### Task to carry out
Express the entries as a Markdown table with the columns No. and Line. Start with the line containing "How far is the point", continue through the last line of the entries, and skip blank lines.

Records from a dataset
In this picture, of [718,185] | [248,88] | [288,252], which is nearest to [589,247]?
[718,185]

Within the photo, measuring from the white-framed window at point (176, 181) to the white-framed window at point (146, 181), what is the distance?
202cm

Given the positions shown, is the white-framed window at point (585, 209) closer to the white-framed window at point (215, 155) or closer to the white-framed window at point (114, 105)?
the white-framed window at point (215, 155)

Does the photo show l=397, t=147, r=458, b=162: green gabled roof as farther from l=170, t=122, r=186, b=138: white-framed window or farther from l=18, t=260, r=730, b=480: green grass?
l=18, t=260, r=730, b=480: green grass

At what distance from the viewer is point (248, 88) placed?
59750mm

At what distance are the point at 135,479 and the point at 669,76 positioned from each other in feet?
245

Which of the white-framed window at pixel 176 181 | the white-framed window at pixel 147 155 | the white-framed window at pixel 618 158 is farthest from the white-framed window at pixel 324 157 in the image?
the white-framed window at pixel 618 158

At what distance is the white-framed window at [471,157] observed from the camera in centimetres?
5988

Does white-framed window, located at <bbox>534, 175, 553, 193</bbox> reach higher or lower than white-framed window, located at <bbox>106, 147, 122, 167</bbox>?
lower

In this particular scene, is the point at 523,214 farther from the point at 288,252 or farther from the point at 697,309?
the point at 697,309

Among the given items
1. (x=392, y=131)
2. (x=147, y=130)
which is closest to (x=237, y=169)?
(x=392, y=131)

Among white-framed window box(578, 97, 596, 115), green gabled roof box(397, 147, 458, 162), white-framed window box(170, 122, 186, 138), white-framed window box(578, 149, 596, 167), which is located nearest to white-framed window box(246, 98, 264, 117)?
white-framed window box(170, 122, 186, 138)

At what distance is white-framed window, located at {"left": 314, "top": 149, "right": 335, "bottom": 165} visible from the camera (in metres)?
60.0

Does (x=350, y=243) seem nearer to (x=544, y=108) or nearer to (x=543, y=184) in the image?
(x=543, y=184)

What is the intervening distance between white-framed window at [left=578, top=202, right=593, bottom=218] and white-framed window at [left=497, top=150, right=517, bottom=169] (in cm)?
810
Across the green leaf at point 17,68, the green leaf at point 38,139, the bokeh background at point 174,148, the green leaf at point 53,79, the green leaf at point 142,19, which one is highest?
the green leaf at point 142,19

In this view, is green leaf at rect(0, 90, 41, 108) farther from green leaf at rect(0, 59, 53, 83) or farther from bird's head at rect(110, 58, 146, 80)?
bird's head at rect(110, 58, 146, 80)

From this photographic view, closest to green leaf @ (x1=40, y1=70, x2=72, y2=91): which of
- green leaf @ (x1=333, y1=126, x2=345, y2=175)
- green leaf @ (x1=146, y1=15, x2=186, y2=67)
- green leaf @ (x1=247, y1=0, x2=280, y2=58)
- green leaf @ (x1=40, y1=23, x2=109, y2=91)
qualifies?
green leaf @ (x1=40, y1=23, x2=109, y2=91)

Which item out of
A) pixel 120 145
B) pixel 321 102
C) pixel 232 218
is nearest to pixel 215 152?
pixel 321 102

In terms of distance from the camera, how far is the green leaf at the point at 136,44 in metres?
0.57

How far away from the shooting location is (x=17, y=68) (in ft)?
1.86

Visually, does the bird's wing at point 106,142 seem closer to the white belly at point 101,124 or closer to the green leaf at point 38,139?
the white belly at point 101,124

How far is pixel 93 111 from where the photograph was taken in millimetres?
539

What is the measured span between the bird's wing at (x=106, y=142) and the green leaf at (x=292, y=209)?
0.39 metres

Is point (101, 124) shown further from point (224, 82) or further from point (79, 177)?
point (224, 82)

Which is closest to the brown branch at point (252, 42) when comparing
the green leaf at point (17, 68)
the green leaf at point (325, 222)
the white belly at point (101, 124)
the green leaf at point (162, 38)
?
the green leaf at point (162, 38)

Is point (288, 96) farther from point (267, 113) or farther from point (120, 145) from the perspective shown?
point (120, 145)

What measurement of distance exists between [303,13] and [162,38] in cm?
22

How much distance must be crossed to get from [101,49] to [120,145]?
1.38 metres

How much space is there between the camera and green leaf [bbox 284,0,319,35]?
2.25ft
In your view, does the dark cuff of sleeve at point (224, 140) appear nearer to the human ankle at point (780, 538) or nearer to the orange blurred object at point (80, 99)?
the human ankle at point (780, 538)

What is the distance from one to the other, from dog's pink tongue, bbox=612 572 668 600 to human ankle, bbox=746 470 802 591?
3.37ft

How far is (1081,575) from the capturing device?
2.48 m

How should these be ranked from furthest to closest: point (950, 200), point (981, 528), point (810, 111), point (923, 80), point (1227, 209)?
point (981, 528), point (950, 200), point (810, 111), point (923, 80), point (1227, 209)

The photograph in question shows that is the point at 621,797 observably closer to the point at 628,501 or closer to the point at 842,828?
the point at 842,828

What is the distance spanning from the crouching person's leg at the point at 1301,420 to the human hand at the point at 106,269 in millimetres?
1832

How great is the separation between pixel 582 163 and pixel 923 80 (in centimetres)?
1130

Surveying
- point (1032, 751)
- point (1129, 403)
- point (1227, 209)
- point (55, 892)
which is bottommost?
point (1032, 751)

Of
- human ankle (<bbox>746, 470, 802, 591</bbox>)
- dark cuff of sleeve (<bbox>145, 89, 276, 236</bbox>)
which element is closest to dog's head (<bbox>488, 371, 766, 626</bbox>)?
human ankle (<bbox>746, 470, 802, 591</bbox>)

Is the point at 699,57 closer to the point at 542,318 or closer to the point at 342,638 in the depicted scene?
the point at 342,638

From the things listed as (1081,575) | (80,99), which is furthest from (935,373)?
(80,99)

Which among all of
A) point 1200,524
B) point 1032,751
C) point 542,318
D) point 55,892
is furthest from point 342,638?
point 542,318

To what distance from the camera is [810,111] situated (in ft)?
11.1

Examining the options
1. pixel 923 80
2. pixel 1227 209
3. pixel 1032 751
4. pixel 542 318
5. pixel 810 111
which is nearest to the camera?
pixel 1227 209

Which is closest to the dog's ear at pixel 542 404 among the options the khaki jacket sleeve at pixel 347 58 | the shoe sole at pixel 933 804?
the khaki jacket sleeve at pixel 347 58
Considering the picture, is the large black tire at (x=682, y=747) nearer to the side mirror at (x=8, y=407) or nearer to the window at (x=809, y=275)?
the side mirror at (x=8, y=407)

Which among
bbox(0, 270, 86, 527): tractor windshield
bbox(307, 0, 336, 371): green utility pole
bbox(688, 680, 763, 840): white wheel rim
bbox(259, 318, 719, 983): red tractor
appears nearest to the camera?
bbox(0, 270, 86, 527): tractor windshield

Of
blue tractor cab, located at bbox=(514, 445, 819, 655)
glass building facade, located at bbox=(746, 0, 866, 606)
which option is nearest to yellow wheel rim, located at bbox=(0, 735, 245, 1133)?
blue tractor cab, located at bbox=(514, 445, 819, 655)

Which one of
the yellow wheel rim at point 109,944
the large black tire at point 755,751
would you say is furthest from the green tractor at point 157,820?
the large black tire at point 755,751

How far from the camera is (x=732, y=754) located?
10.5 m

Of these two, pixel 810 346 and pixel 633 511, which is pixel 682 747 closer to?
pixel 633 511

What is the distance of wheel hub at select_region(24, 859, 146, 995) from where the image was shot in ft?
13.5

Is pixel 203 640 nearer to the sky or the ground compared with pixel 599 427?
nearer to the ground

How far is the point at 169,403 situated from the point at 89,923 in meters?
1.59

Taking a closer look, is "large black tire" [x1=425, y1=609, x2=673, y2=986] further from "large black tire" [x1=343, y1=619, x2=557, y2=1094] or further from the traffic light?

### Output for this task
| No. | Line |
|---|---|
| 1 | How far is the point at 169,403 situated from the point at 89,923 in meters? |
| 2 | 1.59 |
| 3 | Taking a closer look, is "large black tire" [x1=425, y1=609, x2=673, y2=986] further from "large black tire" [x1=343, y1=619, x2=557, y2=1094] or further from the traffic light? |